3,000 farmers urged to take part in farm safety survey
Third farm death of the year reported at weekend
More than 3,000 farmers are being urged to take part in a farm safety survey which is being conducted by the Health and Safety Authority (HSA).
The survey gets under way as a farmer in his 50s died in a farm accident in Co Cavan on Friday.
Patrick Bradley, from Mountnugent, Co Cavan, had been working with bales and a skid loader early that day but the alarm was raised when he failed to return home that evening. A search was mounted and his body was discovered in the early hours of Saturday morning.
While the proportion of the workforce engaged in farming is about 6 per cent, farming accounts for almost half of work place deaths. There were 28 deaths in the agriculture, forestry and fisheries sector last year out of 48 work place deaths.
There have been two other farm fatalities this year – a large reduction when compared with this time last year, when 11 deaths had occurred. However, the HSA said there had been large reductions in previous years only to be followed by significant increases in deaths the next year.

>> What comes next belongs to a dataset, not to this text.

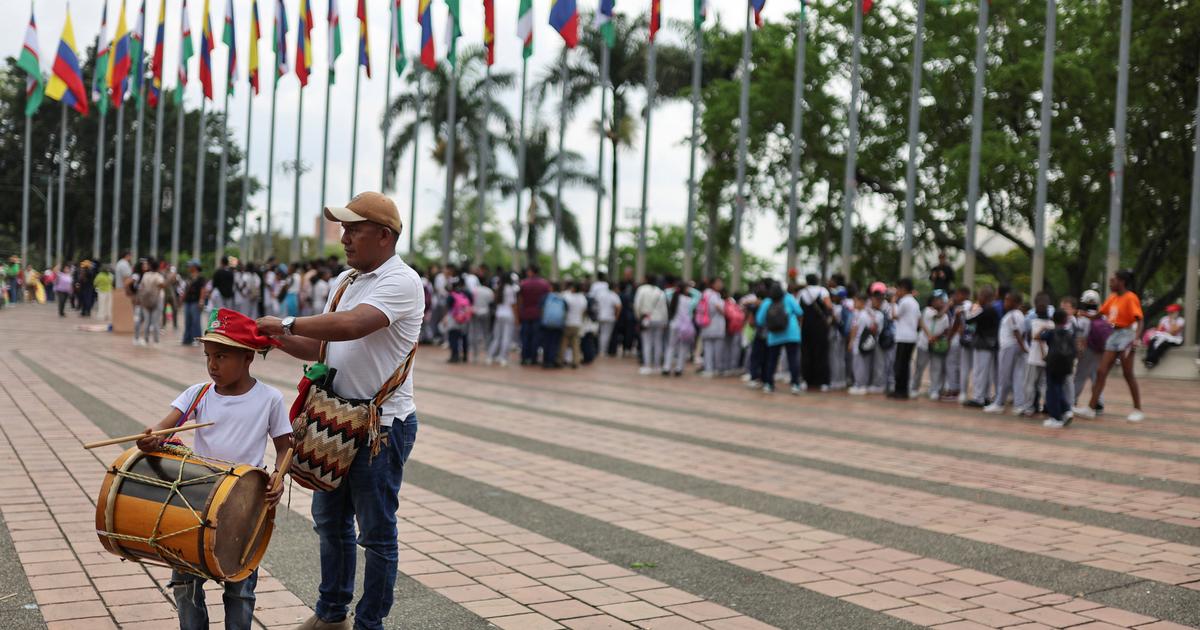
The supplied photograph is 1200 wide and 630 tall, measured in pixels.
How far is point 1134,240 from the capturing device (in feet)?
98.2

The HSA project is being led by occupational psychologist and HSA inspector Patricia Murray.
The 3,000 farmers have been randomly selected and Ms Murray encouraged people to complete the questionnaire, if received. “It is important to stress that this survey is not about blame or identifying wrong,” she said.
“It is entirely confidential and there will be no follow-up contact. We believe that the information provided will prove very useful in supporting and informing the authority’s role in promoting the benefits of improved health and safety compliance and performance for farmers.”

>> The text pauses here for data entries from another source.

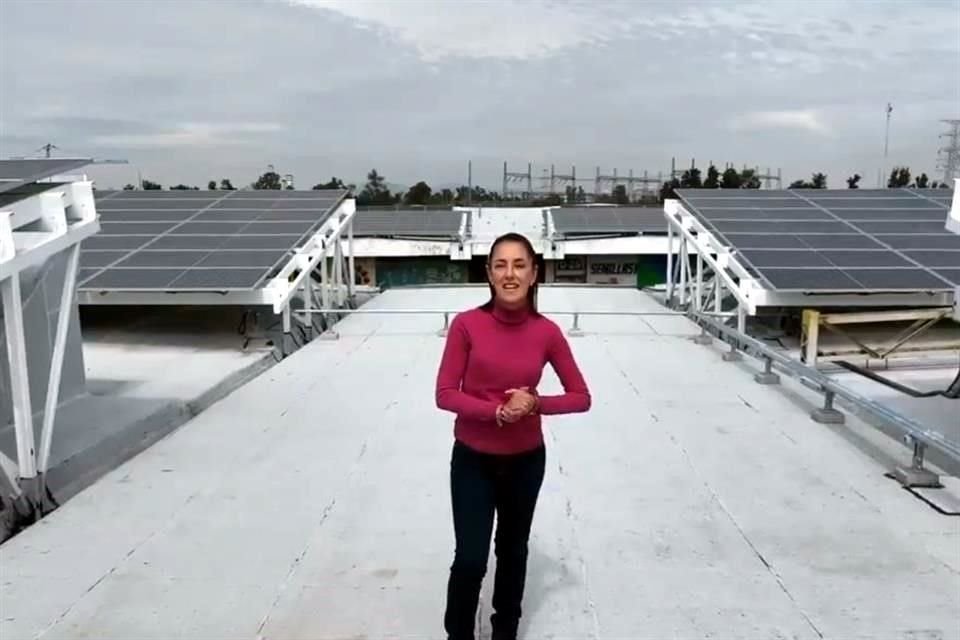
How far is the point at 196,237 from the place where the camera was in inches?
521

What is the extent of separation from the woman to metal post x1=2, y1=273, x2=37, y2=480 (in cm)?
311

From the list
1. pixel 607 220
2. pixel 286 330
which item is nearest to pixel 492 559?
pixel 286 330

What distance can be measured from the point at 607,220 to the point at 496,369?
85.5 feet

The Irish Cattle and Sheep Farmers Association also urges farmers to take part in the survey to generate a greater understanding of the issues. Its farm safety spokesman John Flynn said farming was an inherently risky occupation because of factors such as unpredictable livestock, heavy machinery and the ageing demographic.

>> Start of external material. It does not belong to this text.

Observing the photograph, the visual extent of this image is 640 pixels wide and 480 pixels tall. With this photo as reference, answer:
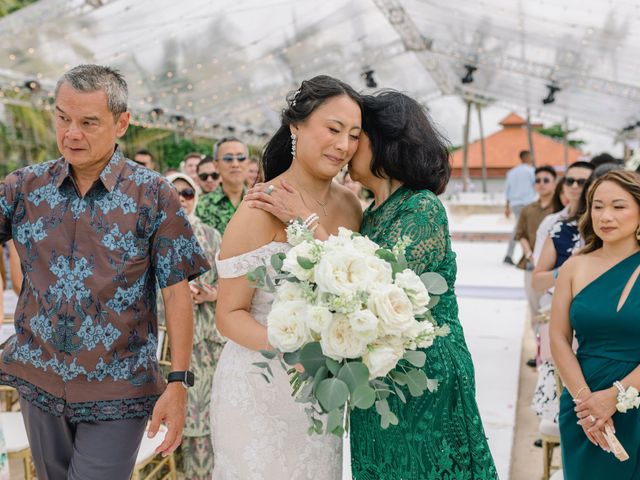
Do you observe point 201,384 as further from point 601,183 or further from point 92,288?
point 601,183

“However, there is a lot that we can do in terms of prevention in order to reduce the risks involved. This survey is an opportunity for farmers to shape the approach to farm safety in the future and as such, I’m hoping it will be given serious consideration by all who are asked to participate.”
Ms Murray said research had previously been undertaken by Teagasc and her organisation on different aspects of farm safety, but this research was different as it was looking at aspects of social and psychological behaviour.